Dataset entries
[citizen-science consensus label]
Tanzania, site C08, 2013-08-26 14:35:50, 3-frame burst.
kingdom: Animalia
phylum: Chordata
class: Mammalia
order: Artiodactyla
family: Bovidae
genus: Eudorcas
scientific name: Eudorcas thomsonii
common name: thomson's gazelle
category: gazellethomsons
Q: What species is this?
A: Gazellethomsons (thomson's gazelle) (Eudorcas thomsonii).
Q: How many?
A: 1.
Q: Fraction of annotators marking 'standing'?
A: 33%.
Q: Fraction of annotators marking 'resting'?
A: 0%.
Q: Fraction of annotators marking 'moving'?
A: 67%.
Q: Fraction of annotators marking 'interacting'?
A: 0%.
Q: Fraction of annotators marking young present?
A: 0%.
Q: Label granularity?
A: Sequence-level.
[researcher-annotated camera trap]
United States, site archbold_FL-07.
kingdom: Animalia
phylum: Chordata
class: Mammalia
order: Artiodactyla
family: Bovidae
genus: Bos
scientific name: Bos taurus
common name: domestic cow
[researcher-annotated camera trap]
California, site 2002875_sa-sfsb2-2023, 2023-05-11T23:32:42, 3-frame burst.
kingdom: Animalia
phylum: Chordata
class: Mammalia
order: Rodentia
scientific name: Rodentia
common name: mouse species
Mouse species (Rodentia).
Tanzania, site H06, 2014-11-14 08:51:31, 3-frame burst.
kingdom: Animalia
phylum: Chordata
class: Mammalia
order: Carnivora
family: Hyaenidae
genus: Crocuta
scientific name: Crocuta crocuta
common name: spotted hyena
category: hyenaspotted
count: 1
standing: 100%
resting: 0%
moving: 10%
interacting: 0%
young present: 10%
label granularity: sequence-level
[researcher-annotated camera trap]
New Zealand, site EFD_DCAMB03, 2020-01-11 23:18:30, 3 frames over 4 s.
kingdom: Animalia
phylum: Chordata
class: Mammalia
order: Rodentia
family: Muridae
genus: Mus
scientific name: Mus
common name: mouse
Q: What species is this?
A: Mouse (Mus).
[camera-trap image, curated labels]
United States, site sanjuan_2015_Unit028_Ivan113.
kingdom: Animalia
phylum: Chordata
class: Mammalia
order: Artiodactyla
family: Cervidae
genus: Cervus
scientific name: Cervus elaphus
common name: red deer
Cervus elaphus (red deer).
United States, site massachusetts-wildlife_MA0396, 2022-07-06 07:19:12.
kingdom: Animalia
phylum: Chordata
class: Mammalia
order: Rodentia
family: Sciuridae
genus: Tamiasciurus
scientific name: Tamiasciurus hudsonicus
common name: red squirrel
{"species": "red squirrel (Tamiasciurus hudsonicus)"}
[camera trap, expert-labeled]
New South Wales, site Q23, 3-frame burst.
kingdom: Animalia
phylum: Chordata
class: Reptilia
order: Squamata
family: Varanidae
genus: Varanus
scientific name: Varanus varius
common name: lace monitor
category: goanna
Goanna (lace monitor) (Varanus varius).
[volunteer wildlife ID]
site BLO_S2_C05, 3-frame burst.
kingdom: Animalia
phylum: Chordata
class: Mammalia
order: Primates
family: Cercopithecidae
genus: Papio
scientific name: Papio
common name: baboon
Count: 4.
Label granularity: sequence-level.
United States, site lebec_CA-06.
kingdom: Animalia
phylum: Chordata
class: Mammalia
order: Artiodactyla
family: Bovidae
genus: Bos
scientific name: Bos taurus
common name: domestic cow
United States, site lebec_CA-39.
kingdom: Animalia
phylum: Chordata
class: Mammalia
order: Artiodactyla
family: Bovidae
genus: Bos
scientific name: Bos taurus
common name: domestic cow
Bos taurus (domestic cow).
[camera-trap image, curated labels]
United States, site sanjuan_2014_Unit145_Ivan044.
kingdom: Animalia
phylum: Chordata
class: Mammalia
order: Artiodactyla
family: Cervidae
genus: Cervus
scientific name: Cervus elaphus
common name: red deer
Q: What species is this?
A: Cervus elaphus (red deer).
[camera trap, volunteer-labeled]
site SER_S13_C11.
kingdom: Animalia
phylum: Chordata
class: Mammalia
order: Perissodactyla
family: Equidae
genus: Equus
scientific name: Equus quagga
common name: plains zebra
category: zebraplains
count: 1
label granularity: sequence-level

**PROBLEM DESCRIPTION:** Return, in full, every line of these entries that holds "annotators".

**EXERCISE RESPONSE:**
Q: Fraction of annotators marking 'standing'?
Q: Fraction of annotators marking 'resting'?
Q: Fraction of annotators marking 'moving'?
Q: Fraction of annotators marking 'interacting'?
Q: Fraction of annotators marking young present?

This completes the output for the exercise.